Aiming both at full verification and usability, we conduct high-level
code-based, game-playing proofs of security on cryptographic
implementations that yield efficient, deployable code, at the level of C
and assembly. Concretely, we use F*, a dependently typed language for
programming, meta-programming, and proving at a high level, while relying
on low-level DSLs embedded within F* for programming low-level components
when necessary for performance and, sometimes, side-channel
resistance. To compose the pieces, we compile all our code to source-like
C and assembly, suitable for deployment and integration with existing
code bases, as well as audit by independent security experts.

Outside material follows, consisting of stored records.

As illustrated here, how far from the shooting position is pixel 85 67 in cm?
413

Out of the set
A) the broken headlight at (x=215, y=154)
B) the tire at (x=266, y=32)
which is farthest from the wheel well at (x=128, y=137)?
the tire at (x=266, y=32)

Our main results so far include (1) the design of Low*, a subset of F*
designed for C-like imperative programming but with high-level
verification support, and KreMLin, a compiler that extracts Low* programs
to C; (2) an implementation of the TLS-1.3 record layer in Low*, together
with a proof of its concrete cryptographic security; (3) Vale, a new DSL
for verified assembly language, and several optimized cryptographic
primitives proven functionally correct and side-channel resistant. In an
early deployment, all our verified software is integrated and deployed
within libcurl, a widely used library of networking protocols.